KPA stand for Karen Pryor Academy. Karen Pryor brought mark and reward training to the dog training world from her experience as a marine mammal trainer. The course is 6 months of hands on training with exams and workshops in learning theory, behavior and reward based methods using a clicker. https://www.karenpryoracademy.com/ for more info

What is your training philosophy?

I am a reward based trainer who uses methods that cause no harm and without the use of physical corrections.

What kind of training equipment do you recommend?

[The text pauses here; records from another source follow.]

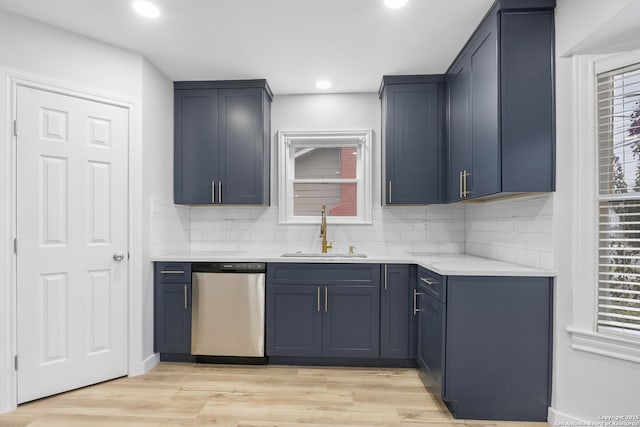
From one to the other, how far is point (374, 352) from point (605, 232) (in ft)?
5.94

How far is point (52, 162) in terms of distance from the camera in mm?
2320

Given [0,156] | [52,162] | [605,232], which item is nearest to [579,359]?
[605,232]

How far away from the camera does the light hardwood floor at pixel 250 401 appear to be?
6.82 ft

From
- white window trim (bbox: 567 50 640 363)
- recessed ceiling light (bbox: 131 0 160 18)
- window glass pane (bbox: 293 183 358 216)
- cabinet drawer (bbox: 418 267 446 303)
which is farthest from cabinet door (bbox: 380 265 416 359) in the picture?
recessed ceiling light (bbox: 131 0 160 18)

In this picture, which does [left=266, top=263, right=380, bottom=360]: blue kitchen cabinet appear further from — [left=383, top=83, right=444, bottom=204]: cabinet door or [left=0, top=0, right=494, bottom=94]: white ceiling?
[left=0, top=0, right=494, bottom=94]: white ceiling

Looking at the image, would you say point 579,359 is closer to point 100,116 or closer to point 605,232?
point 605,232

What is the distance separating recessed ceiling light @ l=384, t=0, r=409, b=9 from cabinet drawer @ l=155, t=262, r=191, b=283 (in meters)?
2.45

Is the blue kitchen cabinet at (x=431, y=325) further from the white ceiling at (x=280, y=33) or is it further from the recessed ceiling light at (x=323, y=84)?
the recessed ceiling light at (x=323, y=84)

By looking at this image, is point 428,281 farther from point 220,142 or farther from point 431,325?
point 220,142

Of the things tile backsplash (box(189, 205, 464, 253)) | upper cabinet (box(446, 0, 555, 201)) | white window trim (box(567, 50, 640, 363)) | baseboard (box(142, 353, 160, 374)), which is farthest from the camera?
tile backsplash (box(189, 205, 464, 253))

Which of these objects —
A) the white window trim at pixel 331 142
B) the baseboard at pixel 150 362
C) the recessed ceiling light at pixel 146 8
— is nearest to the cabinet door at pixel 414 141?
the white window trim at pixel 331 142

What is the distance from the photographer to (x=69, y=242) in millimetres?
2383

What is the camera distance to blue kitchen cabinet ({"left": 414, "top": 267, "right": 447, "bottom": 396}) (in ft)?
7.14

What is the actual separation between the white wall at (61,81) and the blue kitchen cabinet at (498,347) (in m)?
2.35
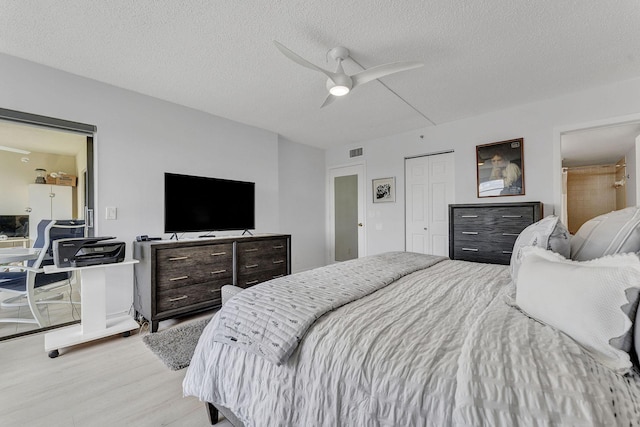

Harness, rewards in conjunction with a mark and reward program

When I started working with Dr. Dekens, I noticed medical alongside behavioural issues when we examined dogs due to mishandling, with no blame to the owners, they were merely following instructions by trainers they trusted. I have seen more injuries to the trachea than I’d like to. This is mostly due to early on collar corrections (excessive force put upon a chain, martingale or prong collar) in an attempt to stop dogs from pulling. I have had owners tell me about their dog’s blood shot eyes which also goes hand in hand with a restriction of air to the brain due to collars being pulled up and held tight until the dog gives and sits. It is called the dog submitting, but that is not true. The dog does the only behavior it can in order to get away from the uncomfortable pressure around its’ neck. Short term results with long lasting possible health complications are never discussed in correction type training.

Red flags to look for when calling about training for your dog.

Telling you to dominate your dog or show it who the boss is. This is outdated and uneducated.

Claiming that they use a reward based program and they are treat free, this is a punishment based program.

Telling you that you failed your dog and it’s your fault that your dog acts like that – adds doubt and guilt and is manipulative.

Circling around your questions without giving you an exact answer “How will you help me fix “ABC” and the answer will be “we can fix that! Fill out and sign up for our program” without a real answer.

They claim to be a behaviourist. Animal behaviourists are required to complete a post-graduate education, receiving a Masters in Behavioural Science, or DVM or VMD degree with a behavioural residency.

Ask for proof - There are currently no Animal Behaviourist’s in Calgary. There are trainers that are Certified Behaviour Consultants, they will be listed on the CPDT site. Also reference the http://ppgworldservices.com/ and the http://iaabc.org/ for more behaviour experienced trainers

Claims to use a balanced approach – this means that they will teach you to physically punish your dog then reward it with food but this causes confusion, frustration and stress.

That you must buy special collars – correction collar – martingales (used as a method of correction instead of safety) choke chains, prong collars or electronic collars

100% guarantee in their methods - There are too many factors (owner compliance, genetics, past experiences) and situations involved to guarantee 100% results. This is unethical.

Getting a dog is as investment and doing your research is important to build a lifelong relationship with your companion.